Exercise brief.
Every record must be transcribed in its entirety, apart from the images, which are to be omitted.

>> Begin Entries supplied

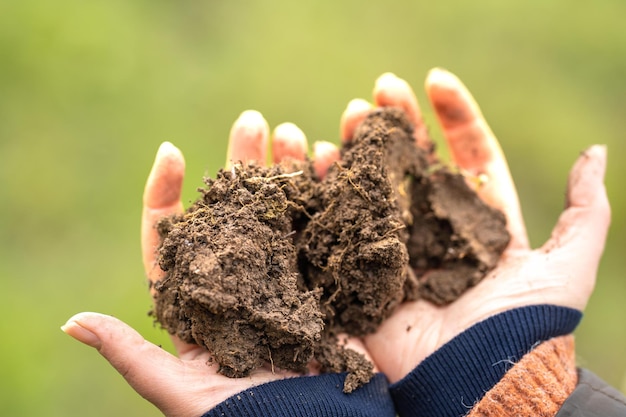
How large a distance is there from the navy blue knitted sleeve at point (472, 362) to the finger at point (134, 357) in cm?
87

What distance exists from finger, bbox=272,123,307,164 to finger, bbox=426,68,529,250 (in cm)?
73

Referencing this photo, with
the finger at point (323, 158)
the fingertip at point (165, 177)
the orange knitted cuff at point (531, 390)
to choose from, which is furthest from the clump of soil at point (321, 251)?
the orange knitted cuff at point (531, 390)

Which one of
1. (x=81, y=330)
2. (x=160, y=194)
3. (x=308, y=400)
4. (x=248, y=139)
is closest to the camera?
(x=81, y=330)

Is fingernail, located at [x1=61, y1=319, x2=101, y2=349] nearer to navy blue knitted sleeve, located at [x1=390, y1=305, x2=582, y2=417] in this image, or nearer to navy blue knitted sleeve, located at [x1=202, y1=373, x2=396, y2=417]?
navy blue knitted sleeve, located at [x1=202, y1=373, x2=396, y2=417]

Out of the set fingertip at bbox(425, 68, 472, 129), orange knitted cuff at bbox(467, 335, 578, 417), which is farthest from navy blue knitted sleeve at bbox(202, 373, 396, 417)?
fingertip at bbox(425, 68, 472, 129)

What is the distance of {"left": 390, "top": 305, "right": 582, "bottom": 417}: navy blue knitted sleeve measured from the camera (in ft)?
6.38

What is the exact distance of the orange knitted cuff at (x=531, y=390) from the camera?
6.13 feet

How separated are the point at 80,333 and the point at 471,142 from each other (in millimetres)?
1955

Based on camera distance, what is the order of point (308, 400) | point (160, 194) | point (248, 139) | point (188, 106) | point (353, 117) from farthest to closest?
1. point (188, 106)
2. point (353, 117)
3. point (248, 139)
4. point (160, 194)
5. point (308, 400)

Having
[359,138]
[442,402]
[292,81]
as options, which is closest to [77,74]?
[292,81]

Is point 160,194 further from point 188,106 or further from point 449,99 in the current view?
point 188,106

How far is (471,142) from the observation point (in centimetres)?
260

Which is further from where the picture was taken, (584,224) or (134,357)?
(584,224)

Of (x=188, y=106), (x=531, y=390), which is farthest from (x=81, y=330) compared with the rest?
(x=188, y=106)
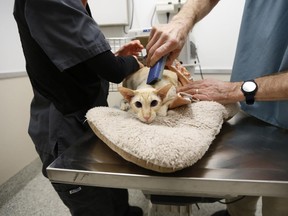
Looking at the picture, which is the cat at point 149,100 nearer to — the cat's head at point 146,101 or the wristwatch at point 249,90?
the cat's head at point 146,101

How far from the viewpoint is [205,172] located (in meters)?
0.36

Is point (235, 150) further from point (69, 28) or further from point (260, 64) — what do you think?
point (69, 28)

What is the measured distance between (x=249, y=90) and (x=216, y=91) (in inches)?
3.1

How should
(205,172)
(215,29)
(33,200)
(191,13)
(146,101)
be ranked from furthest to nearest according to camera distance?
1. (215,29)
2. (33,200)
3. (191,13)
4. (146,101)
5. (205,172)

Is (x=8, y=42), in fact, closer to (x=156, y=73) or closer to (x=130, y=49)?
(x=130, y=49)

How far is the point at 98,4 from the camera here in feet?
5.21

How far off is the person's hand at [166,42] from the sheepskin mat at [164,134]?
148 mm

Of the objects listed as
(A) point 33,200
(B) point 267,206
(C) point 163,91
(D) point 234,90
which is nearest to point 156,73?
(C) point 163,91

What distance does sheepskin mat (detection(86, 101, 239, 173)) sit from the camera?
346mm

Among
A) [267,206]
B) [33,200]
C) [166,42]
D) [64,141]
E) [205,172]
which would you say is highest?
[166,42]

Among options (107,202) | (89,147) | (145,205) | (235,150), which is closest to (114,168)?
(89,147)

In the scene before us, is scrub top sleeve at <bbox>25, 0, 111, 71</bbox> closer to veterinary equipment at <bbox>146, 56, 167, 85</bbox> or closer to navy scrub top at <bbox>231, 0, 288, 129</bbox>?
veterinary equipment at <bbox>146, 56, 167, 85</bbox>

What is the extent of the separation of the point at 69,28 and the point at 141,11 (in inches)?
48.5

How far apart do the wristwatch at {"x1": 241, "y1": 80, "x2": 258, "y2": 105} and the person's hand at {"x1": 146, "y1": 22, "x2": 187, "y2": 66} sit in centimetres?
19
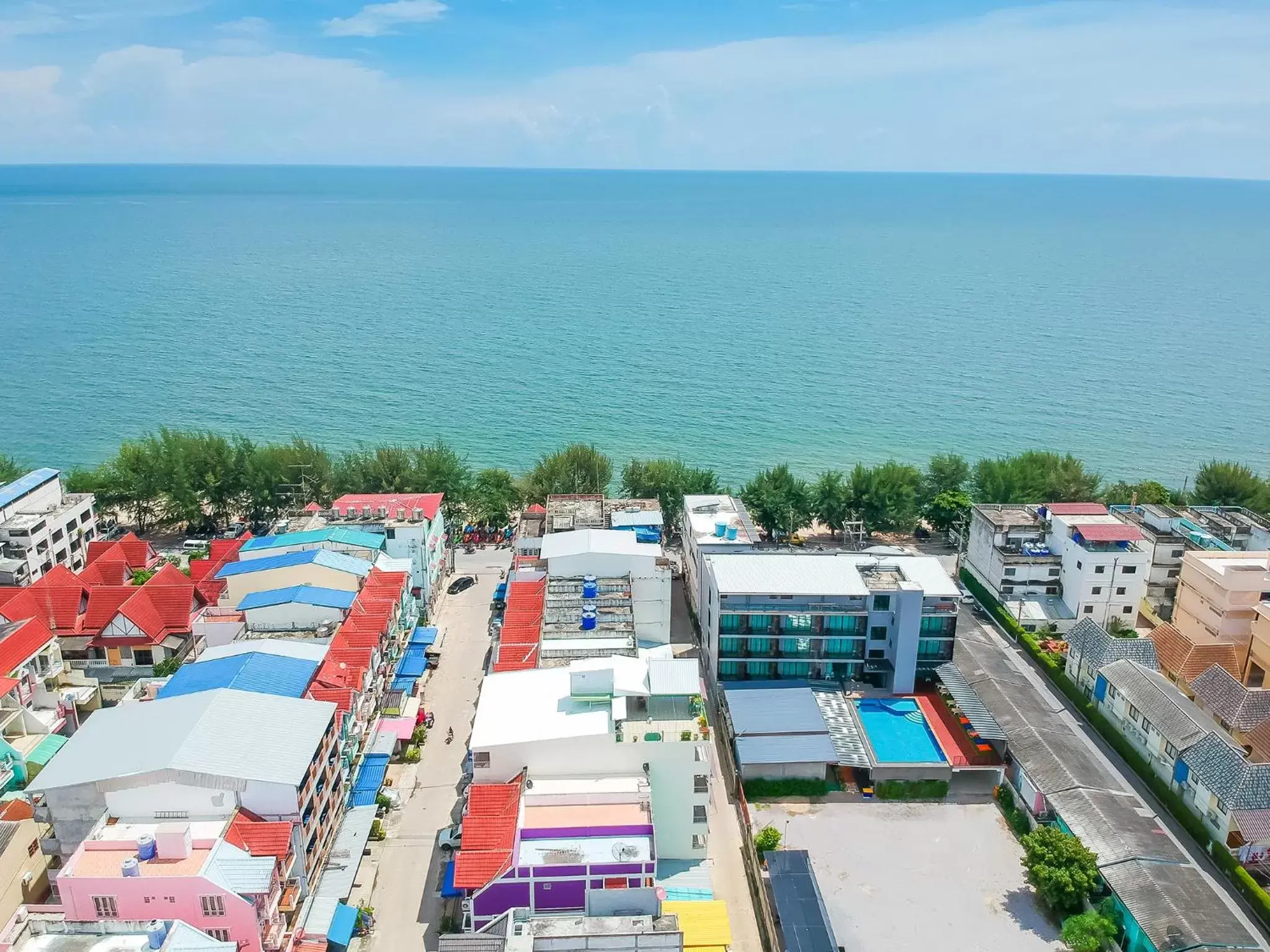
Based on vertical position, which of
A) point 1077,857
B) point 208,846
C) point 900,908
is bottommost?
point 900,908

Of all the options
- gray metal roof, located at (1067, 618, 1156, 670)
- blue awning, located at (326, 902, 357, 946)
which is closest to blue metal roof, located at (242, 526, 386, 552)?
blue awning, located at (326, 902, 357, 946)

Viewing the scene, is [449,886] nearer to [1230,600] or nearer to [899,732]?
[899,732]

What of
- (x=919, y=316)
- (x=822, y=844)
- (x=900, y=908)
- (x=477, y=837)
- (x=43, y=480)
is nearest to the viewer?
(x=477, y=837)

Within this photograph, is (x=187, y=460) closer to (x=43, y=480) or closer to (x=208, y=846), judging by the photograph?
(x=43, y=480)

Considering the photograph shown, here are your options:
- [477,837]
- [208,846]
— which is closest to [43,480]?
[208,846]

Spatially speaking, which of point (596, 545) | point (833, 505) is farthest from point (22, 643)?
point (833, 505)

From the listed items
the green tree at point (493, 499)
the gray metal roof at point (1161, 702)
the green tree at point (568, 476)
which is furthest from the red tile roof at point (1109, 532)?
the green tree at point (493, 499)

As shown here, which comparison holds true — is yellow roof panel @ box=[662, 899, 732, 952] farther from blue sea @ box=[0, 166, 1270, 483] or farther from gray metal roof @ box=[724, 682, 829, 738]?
blue sea @ box=[0, 166, 1270, 483]
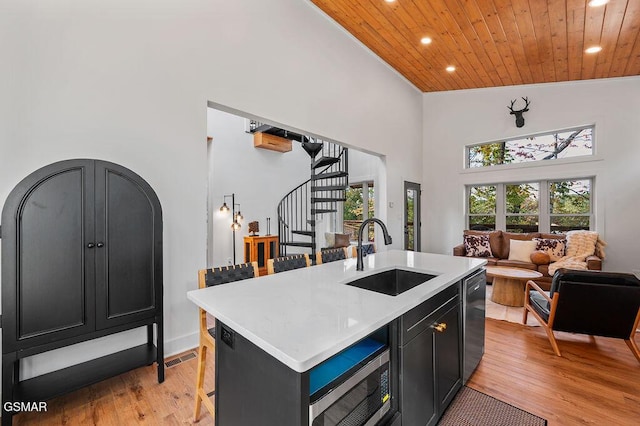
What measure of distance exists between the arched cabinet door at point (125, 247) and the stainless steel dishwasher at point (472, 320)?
2.36m

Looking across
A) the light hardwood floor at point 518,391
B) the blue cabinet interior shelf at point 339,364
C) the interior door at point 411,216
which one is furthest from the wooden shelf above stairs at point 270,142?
the blue cabinet interior shelf at point 339,364

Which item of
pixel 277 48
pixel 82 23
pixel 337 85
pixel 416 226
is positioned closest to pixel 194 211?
pixel 82 23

>> End Entries supplied

Complete answer.
How large a distance is there from the navy blue knitted sleeve at point (472, 362) to the finger at point (134, 357) in cm?
87

What distance exists from finger, bbox=272,123,307,164 to finger, bbox=426,68,529,250 (in cm)?
73

Referencing this photo, with
the finger at point (323, 158)
the fingertip at point (165, 177)
the orange knitted cuff at point (531, 390)
to choose from, which is furthest from the clump of soil at point (321, 251)?
the orange knitted cuff at point (531, 390)

Which one of
1. (x=81, y=330)
2. (x=160, y=194)
3. (x=308, y=400)
4. (x=248, y=139)
is closest to the camera?
(x=81, y=330)

Is fingernail, located at [x1=61, y1=319, x2=101, y2=349] nearer to navy blue knitted sleeve, located at [x1=390, y1=305, x2=582, y2=417] in this image, or nearer to navy blue knitted sleeve, located at [x1=202, y1=373, x2=396, y2=417]?
navy blue knitted sleeve, located at [x1=202, y1=373, x2=396, y2=417]

Out of the set fingertip at bbox(425, 68, 472, 129), orange knitted cuff at bbox(467, 335, 578, 417), which is farthest from navy blue knitted sleeve at bbox(202, 373, 396, 417)?
fingertip at bbox(425, 68, 472, 129)

What is the distance of {"left": 390, "top": 305, "right": 582, "bottom": 417}: navy blue knitted sleeve measured from the camera (in ft)?
6.38

What is the exact distance of the orange knitted cuff at (x=531, y=390) from the camera?
6.13 feet

How separated are the point at 80,333 and the point at 471,142 from each other (in millimetres)?
1955

Based on camera distance, what is the order of point (308, 400) | point (160, 194) | point (248, 139) | point (188, 106) | point (353, 117) from farthest to closest?
1. point (188, 106)
2. point (353, 117)
3. point (248, 139)
4. point (160, 194)
5. point (308, 400)

Having
[359,138]
[442,402]
[292,81]
as options, which is closest to [77,74]?
[292,81]

Is point 160,194 further from point 188,106 or further from point 449,99 in the current view?
point 188,106

How far is (471,142) from the observation point (in centimetres)?
260

Which is further from where the picture was taken, (584,224) or (134,357)?
(584,224)

Of (x=188, y=106), (x=531, y=390), which is farthest from (x=81, y=330) compared with the rest?
(x=188, y=106)
Looking at the picture, which is the cat at point 149,100 nearer to — the cat's head at point 146,101 or the wristwatch at point 249,90?
the cat's head at point 146,101

How far from the viewpoint is [205,172] located (in meters)?
0.36

Is point (235, 150) further from point (69, 28) or further from point (260, 64) — what do you think?
point (69, 28)

What is the measured distance between (x=249, y=90) and (x=216, y=91) (in inches)?
3.1

How should
(205,172)
(215,29)
(33,200)
(191,13)
(146,101)
be ranked from furthest to nearest according to camera distance?
1. (215,29)
2. (33,200)
3. (191,13)
4. (146,101)
5. (205,172)

Is (x=8, y=42), in fact, closer to (x=156, y=73) or closer to (x=130, y=49)?
(x=130, y=49)

How far is the point at 98,4 from the camera here in feet?
5.21

How far off is the person's hand at [166,42] from the sheepskin mat at [164,134]?
148 mm

Of the objects listed as
(A) point 33,200
(B) point 267,206
(C) point 163,91
(D) point 234,90
which is nearest to point 156,73?
(C) point 163,91

What distance does sheepskin mat (detection(86, 101, 239, 173)) sit from the camera?
346mm

Among
A) [267,206]
B) [33,200]
C) [166,42]
D) [64,141]
E) [205,172]
which would you say is highest?
[166,42]

Among options (107,202) | (89,147) | (145,205) | (235,150), which is closest to (114,168)?
(89,147)

In the scene before us, is scrub top sleeve at <bbox>25, 0, 111, 71</bbox> closer to veterinary equipment at <bbox>146, 56, 167, 85</bbox> or closer to navy scrub top at <bbox>231, 0, 288, 129</bbox>?
veterinary equipment at <bbox>146, 56, 167, 85</bbox>

What is the extent of the separation of the point at 69,28 and the point at 141,11 (in inches)?
48.5

How far apart do the wristwatch at {"x1": 241, "y1": 80, "x2": 258, "y2": 105} and the person's hand at {"x1": 146, "y1": 22, "x2": 187, "y2": 66} sit in centimetres?
19
Based on vertical position, which of
A) point 1077,857
B) point 208,846
C) point 900,908
is bottommost?
point 900,908

Of all the options
- gray metal roof, located at (1067, 618, 1156, 670)
- blue awning, located at (326, 902, 357, 946)
which is closest to blue metal roof, located at (242, 526, 386, 552)?
blue awning, located at (326, 902, 357, 946)

Viewing the scene, is [449,886] nearer to [1230,600] or nearer to [899,732]?
[899,732]

What of
- (x=919, y=316)
- (x=822, y=844)
- (x=900, y=908)
- (x=477, y=837)
- (x=43, y=480)
is nearest to the viewer?
(x=477, y=837)

Within this photograph, is (x=187, y=460) closer to (x=43, y=480) or closer to (x=208, y=846), judging by the photograph?
(x=43, y=480)

Considering the photograph shown, here are your options:
- [477,837]
- [208,846]
— which is closest to [43,480]?
[208,846]

Spatially speaking, which of point (596, 545) | point (833, 505) is farthest from point (22, 643)?
point (833, 505)

From the listed items
the green tree at point (493, 499)
the gray metal roof at point (1161, 702)
the green tree at point (568, 476)
which is furthest from the red tile roof at point (1109, 532)?
the green tree at point (493, 499)

As shown here, which comparison holds true — is yellow roof panel @ box=[662, 899, 732, 952] farther from blue sea @ box=[0, 166, 1270, 483] or farther from gray metal roof @ box=[724, 682, 829, 738]?
blue sea @ box=[0, 166, 1270, 483]
What measure of distance exists between the arched cabinet door at point (125, 247) and the stainless steel dishwasher at point (472, 320)?
2.36m

Looking across
A) the light hardwood floor at point 518,391
B) the blue cabinet interior shelf at point 339,364
C) the interior door at point 411,216
which one is furthest from the wooden shelf above stairs at point 270,142?
the blue cabinet interior shelf at point 339,364

Which item of
pixel 277 48
pixel 82 23
pixel 337 85
pixel 416 226
is positioned closest to pixel 194 211?
pixel 82 23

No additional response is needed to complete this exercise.